Hans Hugo Bruno Selye (Selye János) CC was a Canadian endocrinologist of Austro-Hungarian origin and Hungarian ethnicity. Selye did much important factual work on the hypothetical non-specific response of the organism to stressors. While he did not recognize all of the many aspects of glucocorticoids, Selye was aware of this response on their role. Some commentators considered him the first to demonstrate the existence of stress.
Selye has acknowledged the influence of Claude Bernard (who developed the idea of 'milieu intérieur') and Walter Cannon's 'homeostasis'. Selye conceptualized the physiology of stress as having two components: a set of responses which he called the general adaptation syndrome, and the development of a pathological state from ongoing, unrelieved stress.

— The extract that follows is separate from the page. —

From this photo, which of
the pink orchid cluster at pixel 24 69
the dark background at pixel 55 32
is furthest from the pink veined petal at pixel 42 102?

Selye discovered and documented that stress differs from other physical responses in that stress is stressful whether one receives good or bad news, whether the impulse is positive or negative. He called negative stress distress and positive stress eustress. The system whereby the body copes with stress, the hypothalamic-pituitary-adrenal axis (HPA axis) system, was also first described by Selye. He also pointed to an alarm state, a resistance state, and an exhaustion state, largely referring to glandular states. Later he developed the idea of two 'reservoirs' of stress resistance, or alternatively stress energy.
Selye wrote The Stress of Life (1956), From dream to discovery; on being a scientist (1964) and Stress without Distress (1974). He worked as a professor and director of the Institute of Experimental Medicine and Surgery at the Université de Montréal.
In 1968 he was made a Companion of the Order of Canada.